ジョルジュの窓

乳がんのこと、食べること、生きること、死ぬこと、
大切なこと、くだらないこと、
いろんなことについて、考えたい。

ムギュムギュ教――きっかけ

2014-02-09 | ムギュムギュ教
教祖さまには 手足のシビレがある。

仕事上で 少しそれを気にしていた。

いやいや、ちゃんと、仕事になってますよ、と
皆が言ってくれるんだけど、
不安に思ってらしゃったようだ。



ある日 私は 新聞紙上で見た シビレに対処する漢方薬の話をしてみた。

あんまり、彼女が「シビレ」って言うもんだから。

いや、おっしゃるものだから。

そう、私には 教祖様の言う「シビレ」が どんなものなのか、
わからないのだ。






  






すると 教祖様は 
「今度病院へ行ったら、先生に話してみるわ。

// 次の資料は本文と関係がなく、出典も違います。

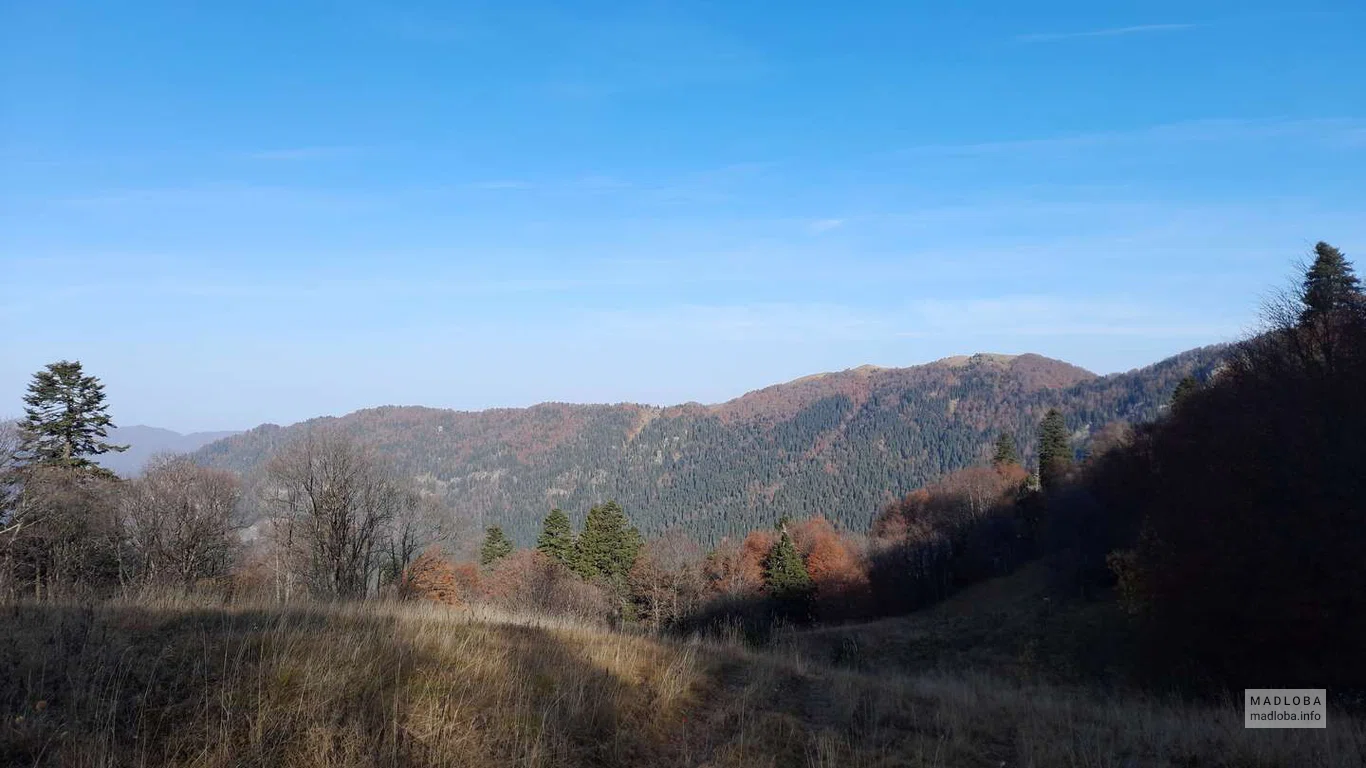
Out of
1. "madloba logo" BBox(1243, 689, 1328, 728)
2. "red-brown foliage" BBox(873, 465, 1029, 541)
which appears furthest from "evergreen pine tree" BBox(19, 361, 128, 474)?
"red-brown foliage" BBox(873, 465, 1029, 541)

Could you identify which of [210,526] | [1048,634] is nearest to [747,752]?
[1048,634]

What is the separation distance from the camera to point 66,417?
29.5 meters

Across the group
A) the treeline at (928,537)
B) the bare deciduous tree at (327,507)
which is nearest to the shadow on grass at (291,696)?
the treeline at (928,537)

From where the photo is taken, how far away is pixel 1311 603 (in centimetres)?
1441

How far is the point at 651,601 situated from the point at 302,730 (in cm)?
4900

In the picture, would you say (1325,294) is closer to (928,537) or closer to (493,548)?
(928,537)

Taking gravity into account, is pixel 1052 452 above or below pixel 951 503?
above

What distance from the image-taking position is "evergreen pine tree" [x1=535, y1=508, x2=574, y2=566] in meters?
54.2

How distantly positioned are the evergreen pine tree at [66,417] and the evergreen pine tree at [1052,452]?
64854 millimetres

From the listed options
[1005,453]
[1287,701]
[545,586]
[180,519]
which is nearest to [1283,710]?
[1287,701]

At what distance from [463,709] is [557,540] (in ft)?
170

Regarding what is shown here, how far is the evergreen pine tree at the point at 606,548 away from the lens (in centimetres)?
5475

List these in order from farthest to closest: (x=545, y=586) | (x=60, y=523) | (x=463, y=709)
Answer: (x=545, y=586) < (x=60, y=523) < (x=463, y=709)

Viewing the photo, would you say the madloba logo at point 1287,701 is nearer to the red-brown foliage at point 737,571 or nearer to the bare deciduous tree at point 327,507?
the bare deciduous tree at point 327,507
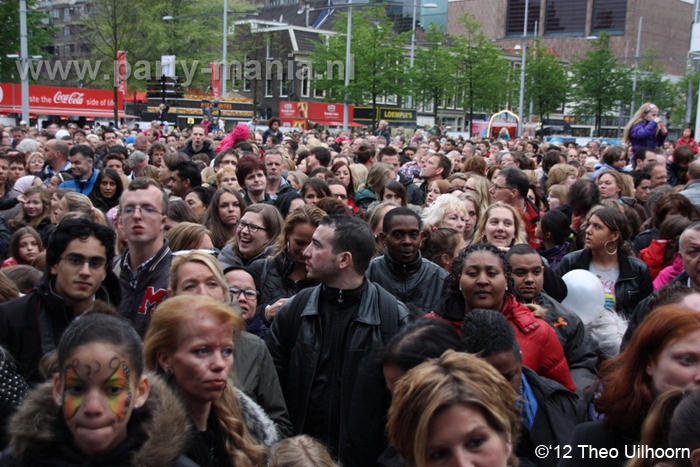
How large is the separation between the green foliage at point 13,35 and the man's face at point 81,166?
83.9 feet

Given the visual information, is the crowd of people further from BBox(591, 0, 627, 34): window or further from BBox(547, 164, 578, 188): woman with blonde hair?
BBox(591, 0, 627, 34): window

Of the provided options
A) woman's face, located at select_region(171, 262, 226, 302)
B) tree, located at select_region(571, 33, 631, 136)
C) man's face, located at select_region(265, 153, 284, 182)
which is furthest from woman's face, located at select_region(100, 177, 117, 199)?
tree, located at select_region(571, 33, 631, 136)

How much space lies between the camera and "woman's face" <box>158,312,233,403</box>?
9.62 ft

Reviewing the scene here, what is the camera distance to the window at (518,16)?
304 feet

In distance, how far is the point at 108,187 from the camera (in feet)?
28.7

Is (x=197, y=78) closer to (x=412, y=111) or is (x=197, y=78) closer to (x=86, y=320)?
(x=412, y=111)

」
と のたまった。

なんでも、不安定な場所に足をついたのに 
不安定である事に 気が付かないままに体重を移動し、
そのせいで転んで 膝に怪我をなさったそうなのだ。

危ないではないか、シビレ!













次に会った時に 教祖様がお聞きになってみると、主治医は

「ああ、あれ?

 あれ、効かないのよね~。

 代わりの薬を出しておくわ。」

とおっしゃったそうな。



効かないのか? 漢方!













で、少しは効くはずのお薬が出ているらしいのだが、
それほど効いている様子もない。

教祖様の手の爪は そろそろ 黒く変色し始めている。

若くはないけれど、手の爪が黒いっていうのは、哀しい。

指先というのは、人の視線が注がれる場所だ。

自分の視線だって つい そこにゆく。

生死を分けるとかじゃないけど、小さな事かもしれないけど、
それは とても 哀しみが胸に降り積もる事柄だと思う。













教祖様は 今ではもう 片足10分ずつムギュムギュ、なんて事は
真面目には やってらっしゃらないみたいで、
もっと短いようだ。

だが 「やる」と「やらない」との違いは大きくて、
「やる」と しばし しびれをお忘れになっていられるのだそうだ。

「忘れていられる」だけ、というのも 哀しい。

けれど、忘れる時間もない、というのも 哀しいかと思う。